## Soal yang Diberikan:
Tulis ulang bagian teks tentang blockchain dan basis data, mulai dari "Seluruh sistem blockchain" terus ke bawah sampai "pengembang perangkat lunak.", tanpa mengubah satu kata pun.

## Teks yang Disediakan:
# # # #

Dengan persamaan di antara keduanya, yakni mengelola informasi, apakah kedua istilah ini dapat dibandingkan satu sama lain?
Saya rasa tidak. Begini penjelasannya.
Seluruh sistem blockchain pada dasarnya dibangun di atas produk basis data tertentu. Sebut saja blockchain milik Bitcoin yang awalnya menggunakan BerkeleyDB, kemudian beralih ke LevelDB. Atau Monero yang menggunakan LMDB. Produk mata uang kripto seperti ByteBall menggunakan SQLite (dapat juga menggunakan MySQL) yang mendukung bahasa SQL dalam pengorganisasian informasinya dan amat populer di kalangan pengembang perangkat lunak.
Apabila blockchain dibangun di atas basis data, maka dapat dikatakan bahwa blockchain merupakan layer aplikasi yang membutuhkan basis data untuk mengelola informasi, terlepas dari produk basis data apa yang digunakan. Oleh karena itu, perbandingan antara blockchain dan basis data tradisional bagi saya kurang tepat.
Blockchain lebih tepat diperbandingkan dengan aplikasi tersentralisasi, misalnya e-commerce yang digawangi oleh perusahaan tertentu, di mana perusahaan tersebut memiliki kontrol sepenuhnya terhadap aplikasi e-commerce milik mereka sendiri. Nah, dalam hal ini, blockchain bisa dimanfaatkan untuk membangun aplikasi tanpa pengendali pusat dengan mengandalkan konsensus.

# # # #

## Materi yang Ditampilkan:
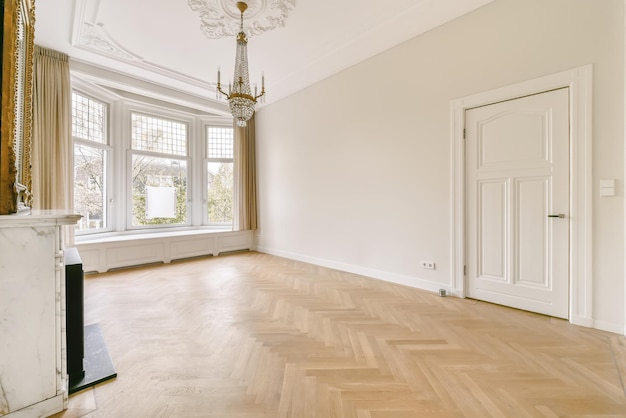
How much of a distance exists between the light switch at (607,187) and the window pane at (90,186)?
653 cm

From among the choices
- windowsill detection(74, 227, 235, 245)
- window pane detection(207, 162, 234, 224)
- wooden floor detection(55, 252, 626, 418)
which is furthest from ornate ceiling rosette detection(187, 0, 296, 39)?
windowsill detection(74, 227, 235, 245)

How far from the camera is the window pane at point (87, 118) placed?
4.37 m

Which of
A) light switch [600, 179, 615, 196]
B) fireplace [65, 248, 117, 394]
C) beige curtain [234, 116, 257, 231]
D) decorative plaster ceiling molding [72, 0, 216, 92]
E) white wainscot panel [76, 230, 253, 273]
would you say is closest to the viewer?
fireplace [65, 248, 117, 394]

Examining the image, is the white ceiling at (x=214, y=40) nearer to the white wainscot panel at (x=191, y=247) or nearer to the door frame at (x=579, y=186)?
the door frame at (x=579, y=186)

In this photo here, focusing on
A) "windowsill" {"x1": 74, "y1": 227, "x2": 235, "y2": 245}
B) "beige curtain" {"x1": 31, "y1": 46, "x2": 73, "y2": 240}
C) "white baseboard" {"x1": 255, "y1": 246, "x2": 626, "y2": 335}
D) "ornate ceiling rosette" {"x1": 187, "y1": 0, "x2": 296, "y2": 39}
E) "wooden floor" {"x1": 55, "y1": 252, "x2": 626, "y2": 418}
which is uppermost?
Answer: "ornate ceiling rosette" {"x1": 187, "y1": 0, "x2": 296, "y2": 39}

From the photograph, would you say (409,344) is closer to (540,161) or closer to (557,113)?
(540,161)

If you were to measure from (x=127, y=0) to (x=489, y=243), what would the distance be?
4.75 meters

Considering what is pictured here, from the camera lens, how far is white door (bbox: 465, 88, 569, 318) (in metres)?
2.50

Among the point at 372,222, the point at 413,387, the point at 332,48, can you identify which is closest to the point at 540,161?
the point at 372,222

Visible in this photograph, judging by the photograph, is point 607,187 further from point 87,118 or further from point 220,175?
point 87,118

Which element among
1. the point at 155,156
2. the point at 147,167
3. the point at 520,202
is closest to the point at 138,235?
the point at 147,167

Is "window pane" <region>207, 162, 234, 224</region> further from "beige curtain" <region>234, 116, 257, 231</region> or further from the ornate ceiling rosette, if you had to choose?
the ornate ceiling rosette

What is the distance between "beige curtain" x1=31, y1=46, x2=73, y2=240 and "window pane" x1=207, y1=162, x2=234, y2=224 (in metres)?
2.55

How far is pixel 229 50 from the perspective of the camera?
3947 mm
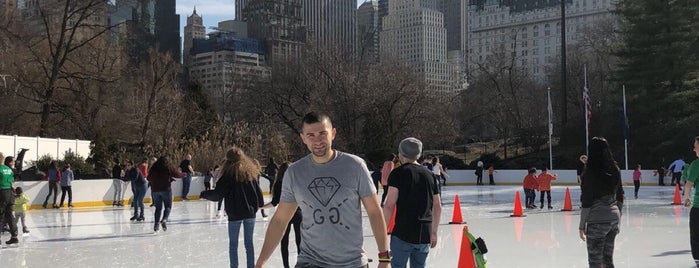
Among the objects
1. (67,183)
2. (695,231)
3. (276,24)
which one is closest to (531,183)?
(695,231)

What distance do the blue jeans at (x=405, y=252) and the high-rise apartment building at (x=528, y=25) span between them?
154839mm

# # # #

## Hasil Tugas:
Seluruh sistem blockchain pada dasarnya dibangun di atas produk basis data tertentu. Sebut saja blockchain milik Bitcoin yang awalnya menggunakan BerkeleyDB, kemudian beralih ke LevelDB. Atau Monero yang menggunakan LMDB. Produk mata uang kripto seperti ByteBall menggunakan SQLite (dapat juga menggunakan MySQL) yang mendukung bahasa SQL dalam pengorganisasian informasinya dan amat populer di kalangan pengembang perangkat lunak.